-- start MATERIAL FOR THIS EXERCISE --
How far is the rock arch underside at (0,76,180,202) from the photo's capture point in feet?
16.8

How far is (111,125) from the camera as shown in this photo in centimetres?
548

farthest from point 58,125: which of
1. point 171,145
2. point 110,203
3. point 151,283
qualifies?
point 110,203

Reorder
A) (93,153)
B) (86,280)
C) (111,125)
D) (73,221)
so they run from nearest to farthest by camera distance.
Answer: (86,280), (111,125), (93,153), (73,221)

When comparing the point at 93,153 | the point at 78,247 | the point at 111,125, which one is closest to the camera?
-- end MATERIAL FOR THIS EXERCISE --
STATED PROBLEM
Rewrite all of the records above, keeping each request unchanged, and scale every number in the answers (the distances and point coordinates) by 0.8, rounding each to the same number of decimal places it had, with halves rounded up.

SOLUTION FOR THIS PROBLEM
How far is the rock arch underside at (0,76,180,202) from the photo's capture point in feet?
13.4

How far is (111,125) from the camera as shown in this photo in centimetres?
438

farthest from point 58,125: which of
1. point 171,145
2. point 110,203
3. point 151,283
qualifies?
point 88,162

Reorder
A) (93,153)
B) (86,280)
C) (111,125)
D) (73,221)
so they run from nearest to farthest by camera distance.
Answer: (69,224), (89,100), (74,122), (58,177)

When comparing the point at 93,153 | the point at 78,247 | the point at 111,125, which one is closest to the camera?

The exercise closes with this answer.